──────── 原文抜粋
トマトとナスのチーズ炒めと、炭火焼きとり(大木くんの両親の旅行のお土産)、牡蠣のアヒージョ(こないだの中・四国旅行で買ったもの)、前の日の黒鯛の残りを使ったあら汁。
変な取り合わせだがどれも美味しかった。特にあら汁。こんな安い魚でも、日常のごはんであら汁が出てくるのってちょっと嬉しい。


段々暖かくなってきて、休日は窓を開けて過ごせるのが気持ちいい。
白いレースカーテンが揺れるとどうしてか「二人暮らしだな」と実感する。

子育てはコスパです

大木くんと吉祥寺にメガネの受け取りに行ったついでにランチを食べた。

 

メニューの一番上にあるのがお店の一押しなのだろうけど、1,800円かあ。でもせっかくだから食べてみたいしなあと注文。(大木くんは1,300円のオムライス)


うーん、おいしい。しかし贅沢しすぎだ…と反省。その後は買い物も控えることにした。(ダンディゾンという隠れ家パン屋さんで明日の朝ごはんは買ったけど)

 

でも、わたしたちは今、今後子どもを持ち、そして4人くらいで住める家を購入するつもりでいるからお金がない気がするけれど、もし子どもができなければ一人二千万円とも言われる子育てコストはかからないし、住居も2LDKくらいのものですむわけで、そうなれば毎週これくらいのランチを食べても平気だし、毎年海外旅行へも行ける。(給料が減らされたり年金が崩壊したりしなければ)

それはそれで楽しいだろうなあと夢想した。

 

そんな折、タイムリーにもはてなブログでこんな記事を見た。

p-shirokuma.hatenadiary.com

 

最近の人は合理的な思考をするので、子育てをも「コスパ」や「リスク」で考えてしまっているようだ、でも子育てには合理的思考では測れない価値もあるからコスパだけで考えちゃダメなんじゃないか、という内容だ(と思う、たぶん)。

 

まあそうだろうねえと思いながら読んだのだけれど、驚いたのはブックマークのコメント欄。ネットの世界ではリアルの世間とはちょっと違う偏りがあるし、そもそもこのブログを読んでいる人がリアル世間のうちのある一定層でしかない、ということを勘案してもびっくりするくらい批判的なコメントばかりだった。

 

 

そうかあ、世の中の人はこんなにも「子供を持つのは贅沢」だとか「ただの娯楽」だと感じていて、コスパ悪いのわかってて産むのだからあとは「本人の自己責任でしかない」と思っているのか。

これから子供を持とうかと思っているわたしにはちょっとショックなことだった。

ベビーカーを押して電車に乗ったら舌打ちされる未来が待っているのだなあと。

 

 

わたしも大木くんも、結婚してからは自然に子供を持つことを考えてしまっている。「二人ほしい」と大木くんも言っている。これに対しては何の疑問も持っていないかもしれない。子どもがいたら、乳幼児期はめまぐるしい大変さだろうしお金の心配もしなきゃならないけど、でもまあ人生をトータルで見たら楽しいことが増えるだろうなあと思っている。
────────────────
--- 記述課題 A ---
子育てのコスパを扱った本文について、次の問いに答えよ。
(i) 牡蠣のアヒージョはどこで買ったものか。
(ii) 大木くんが吉祥寺のランチで注文した料理とその値段は何か。
(iii) 大木くんは子どもが何人ほしいと言っているか。
--- 記述課題 B ---
子育てのコスパを扱った本文を、最後の文に続けて書き継ぎ、結びまで仕上げよ。
以降の記録は、本文とは別の出典から採られたものである。
──────── 所与の記録
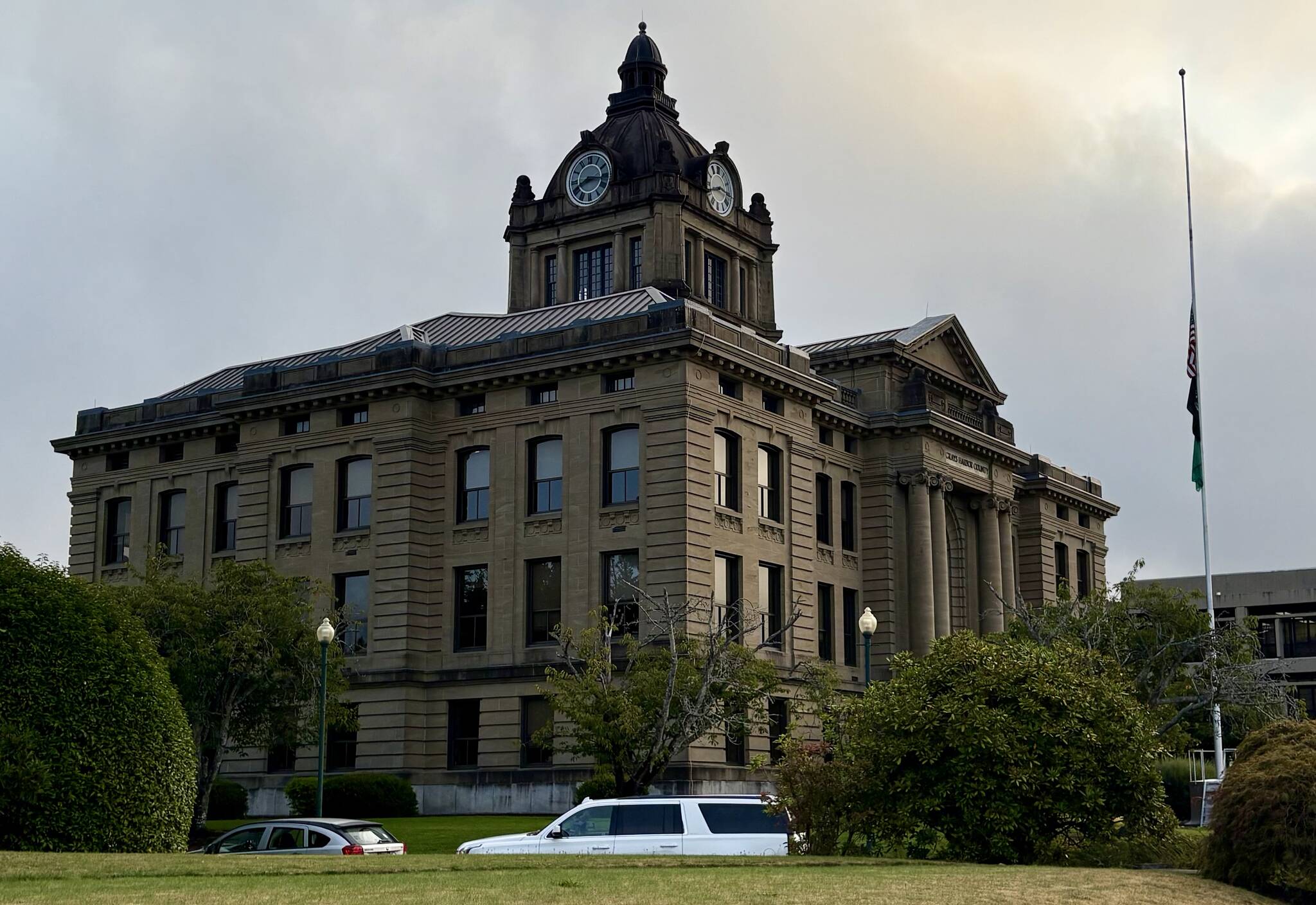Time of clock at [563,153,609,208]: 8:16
────────────────
──────── 所与の記録
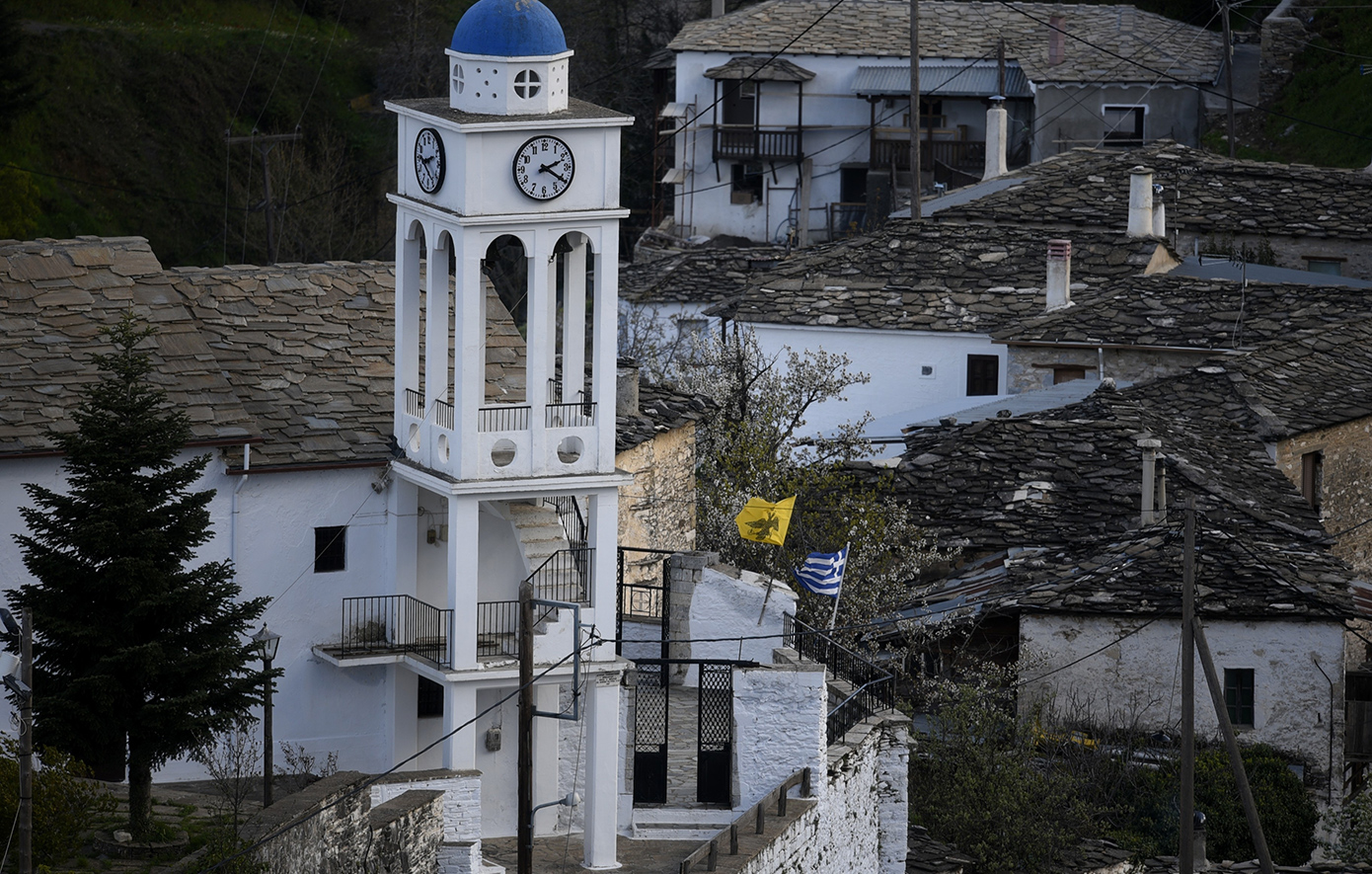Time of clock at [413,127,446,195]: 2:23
────────────────
──────── 所与の記録
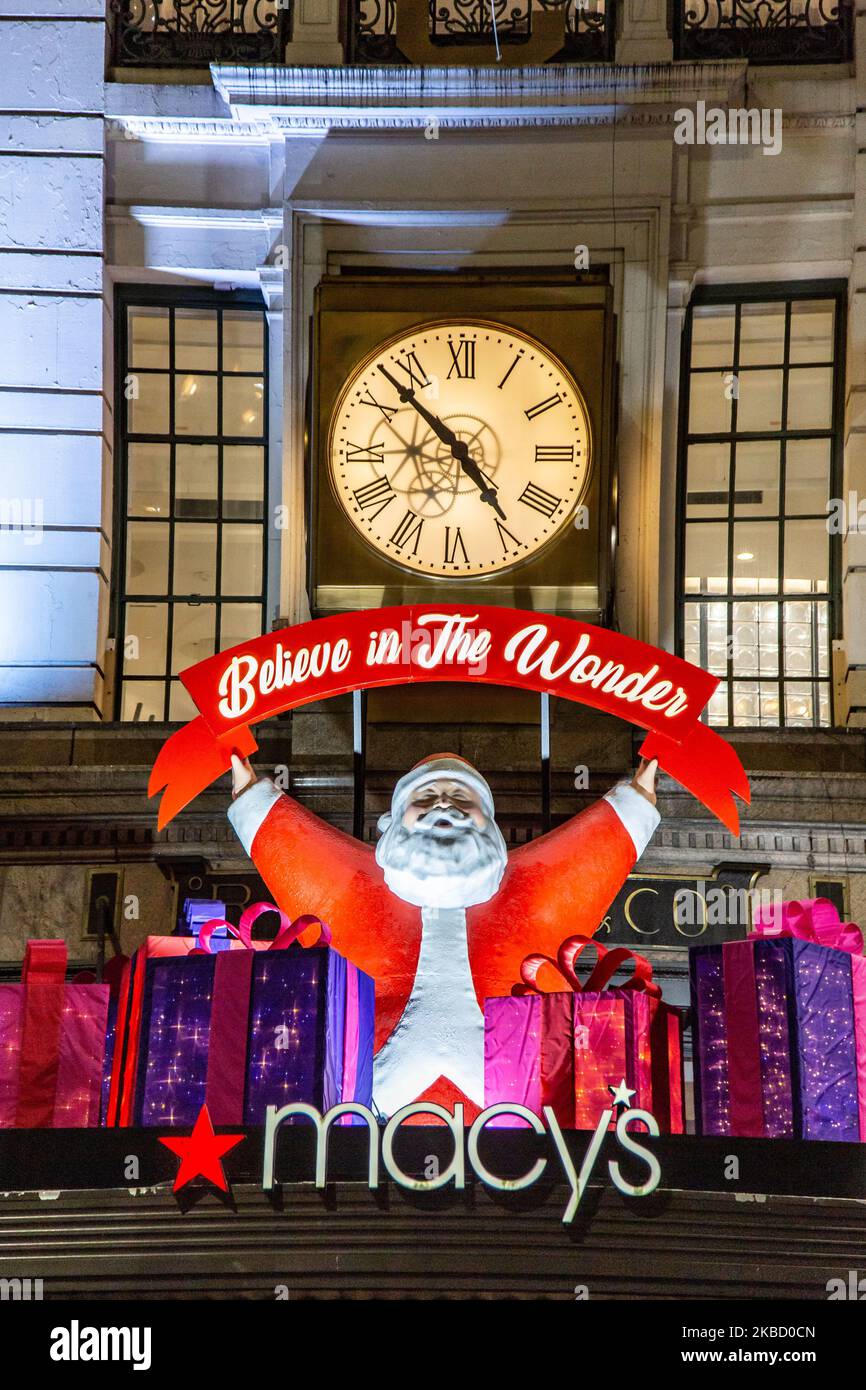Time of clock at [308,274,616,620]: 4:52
────────────────
--- 演習結果 A ---
(i) こないだの中・四国旅行で買ったもの。
(ii) 1,300円のオムライス。
(iii) 二人。

--- 演習結果 B ---
二人とも多少子供に関係する仕事をしていて、子育てが身近なところにあるせいかもしれない。赤ちゃん連れの人たちを見かけると、やっぱりかわいいなあと思うし、自分たちの未来をそこに重ねてみてしまう。

 

もしかしたら、あの記事へ批判的なコメントを書く人の中には、子育てが身近なところにないのかもしれない。地元を離れて暮らす都会の人が、家と仕事の往復と時々大人同士の遊びの予定を入れるだけみたいな生活を送っているとしたら、子どもや子育て家庭と全く触れあわずに生活できてしまうからだ。そうなると子育ての何が楽しいか想像もつかないだろうし、子育ては縁遠いもの、物好きな人だけが娯楽でやるものに思えて「コスパも悪いし自分はやらない」となるのだろう。

なんなら、職場でまさに子育て中の人がいて、肩身狭く働いていたりして「あんな風にはなりたくない」と思っているのかもしれない。

 

わたしは、そんな人たちに対して言いたいことは特にない。

その人たち個人個人に対しては特にない。

人はそれぞれ好きなように生きたらいい。むしろ、わたしだって「女の幸せは結婚して子どもを産むことだよ」なんて言われたら全力で反発する。人の人生に口出しするなと。

 

でも、一日本人として、少子化がこのまま進んで労働者一人あたり高齢者一人を支えなきゃならない時が来るのが単純に怖い。どこかで少子化に歯止めがかかり、超高齢化の流れがせめて少しでも緩やかになってくれないと困る。マジで怖い。将来が不安。

だから、「子供を持つのは贅沢」「産んだ始末は自己責任」という世間の怖い空気がもう少し柔らかくならないとまずいんじゃないのかとは思っている。

 

でもだからってそう考えている人たち一人一人に啓蒙していくのは筋違いで、(わたしだって少子化対策に貢献するために子供が欲しいとかそういうふうにはまったく思わない。)やっぱり少子化に歯止めをかけたいと一番思っているのは国であるはずなのだから、国が子育てにやさしい政策をどんどん打ち出していかなくちゃならないだろうと思う。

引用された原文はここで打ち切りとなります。